Inoltre quando alla sera arrivavo al campeggio, dovevo fare il campo, mettere il telo impermeabile, montare la tenda, gonfiare il materassino e al mattino smontare tutto. Tutto questo mi portava via mezzora ogni volta. Dopo aver concluso la mia avventura, ho pensato a un carretto dotato di una sorta di tetto di plastica apribile in cui dentro sarebbe stato tutto pronto. Poi, guardando in rete, ho visto che esiste la maggiolina, ossia una tenda che si può abbassare e alzare con una manovella e dotato di finestra. In pratica è composto da un guscio inferiore rigido di plastica o vetroresina e da uno superiore morbido, che costituisce la tenda.

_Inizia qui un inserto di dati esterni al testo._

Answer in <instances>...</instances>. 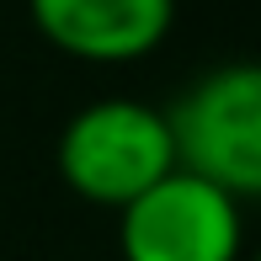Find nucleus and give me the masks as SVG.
Instances as JSON below:
<instances>
[{
	"mask_svg": "<svg viewBox=\"0 0 261 261\" xmlns=\"http://www.w3.org/2000/svg\"><path fill=\"white\" fill-rule=\"evenodd\" d=\"M54 165L75 197L96 208H128L139 192L176 171V144L165 128V107L107 96L91 101L59 128Z\"/></svg>",
	"mask_w": 261,
	"mask_h": 261,
	"instance_id": "obj_1",
	"label": "nucleus"
},
{
	"mask_svg": "<svg viewBox=\"0 0 261 261\" xmlns=\"http://www.w3.org/2000/svg\"><path fill=\"white\" fill-rule=\"evenodd\" d=\"M165 128L176 171L203 176L224 197H261V64H219L197 75L171 107Z\"/></svg>",
	"mask_w": 261,
	"mask_h": 261,
	"instance_id": "obj_2",
	"label": "nucleus"
},
{
	"mask_svg": "<svg viewBox=\"0 0 261 261\" xmlns=\"http://www.w3.org/2000/svg\"><path fill=\"white\" fill-rule=\"evenodd\" d=\"M245 219L192 171L160 176L149 192L117 208V256L123 261H240Z\"/></svg>",
	"mask_w": 261,
	"mask_h": 261,
	"instance_id": "obj_3",
	"label": "nucleus"
},
{
	"mask_svg": "<svg viewBox=\"0 0 261 261\" xmlns=\"http://www.w3.org/2000/svg\"><path fill=\"white\" fill-rule=\"evenodd\" d=\"M32 27L86 64H134L171 32L176 0H27Z\"/></svg>",
	"mask_w": 261,
	"mask_h": 261,
	"instance_id": "obj_4",
	"label": "nucleus"
},
{
	"mask_svg": "<svg viewBox=\"0 0 261 261\" xmlns=\"http://www.w3.org/2000/svg\"><path fill=\"white\" fill-rule=\"evenodd\" d=\"M256 261H261V251H256Z\"/></svg>",
	"mask_w": 261,
	"mask_h": 261,
	"instance_id": "obj_5",
	"label": "nucleus"
}]
</instances>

Alzi una manovella per montare e smontare la tenda?

Sì, tre minuti di lavoro. Quindi tutte le cose che sono nel carretto le lascio dentro, assieme a un tavolino e a una sedia pieghevole. Questo guscio lo metterò sul carrettino. Stavo pensando comunque di copiare la meccanica di una sedia a rotelle elettrica (di quelle che hanno il joystick) e applicare una scheda elettronica al bastoncino, il sistema per variare la potenza dal bastoncino. A tutto questo aggancerò un piccolo carrello porta-bambini, dove mettere il cane quando sarà stanco. In questo modo è come se camminassi da solo, senza carretto.

Ed elimini un’ora al giorno di montaggio e smontaggio tenda

Esatto e così potrò percorrere distanze più lunghe. Voglio fare un raid Istanbul-Lisbona. L’idea è di salire da Istambul verso il Danubio per poi entrare in Serbia. Seguire il Danubio, sebbene abbia un andamento sinusoidale, è comodo perché mi permette di evitare le salite. E poi passerò per l’Ungheria, l’Austria e la Germania, dove abbandonerò il Danubio per entrare in Francia e raggiungere infine la Spagna e il Portogallo. Seimila chilometri, da marzo a settembre 2018.
E questo autunno probabilmente scalerò il Kilimangiaro. Sarà una cordata di sei giorni con mia figlia, in un viaggio organizzato. Quattro giorni di ascensione, con un giorno di acclimatamento.

Infine, per i miei 70 anni voglio regalarmi un sogno a cui sto lavorando, che mi consentirà di entrare nel Guinness dei primati. Ma non voglio anticipare nulla.